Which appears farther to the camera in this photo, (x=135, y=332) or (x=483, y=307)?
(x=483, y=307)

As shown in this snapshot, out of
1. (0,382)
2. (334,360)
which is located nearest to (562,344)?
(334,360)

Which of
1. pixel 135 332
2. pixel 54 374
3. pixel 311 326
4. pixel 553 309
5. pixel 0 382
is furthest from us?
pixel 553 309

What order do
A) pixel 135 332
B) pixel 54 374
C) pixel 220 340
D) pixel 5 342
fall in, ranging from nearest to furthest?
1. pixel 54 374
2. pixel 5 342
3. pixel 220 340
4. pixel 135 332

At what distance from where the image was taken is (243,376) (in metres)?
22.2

####################

**PROBLEM TO SOLVE**
Can you quote all of the items above word for word?

**RESULT OF THE EXERCISE**
Which appears farther to the camera in this photo, (x=135, y=332) or (x=483, y=307)?
(x=483, y=307)

As shown in this snapshot, out of
1. (0,382)
2. (334,360)
which is located nearest to (562,344)?
(334,360)

Which of
1. pixel 135 332
2. pixel 54 374
3. pixel 311 326
4. pixel 553 309
5. pixel 0 382
is furthest from us?
pixel 553 309

What order do
A) pixel 135 332
B) pixel 54 374
C) pixel 220 340
D) pixel 5 342
fall in, ranging from nearest to furthest?
1. pixel 54 374
2. pixel 5 342
3. pixel 220 340
4. pixel 135 332

At what distance from where the image was taken is (243,376) (in metres)?
22.2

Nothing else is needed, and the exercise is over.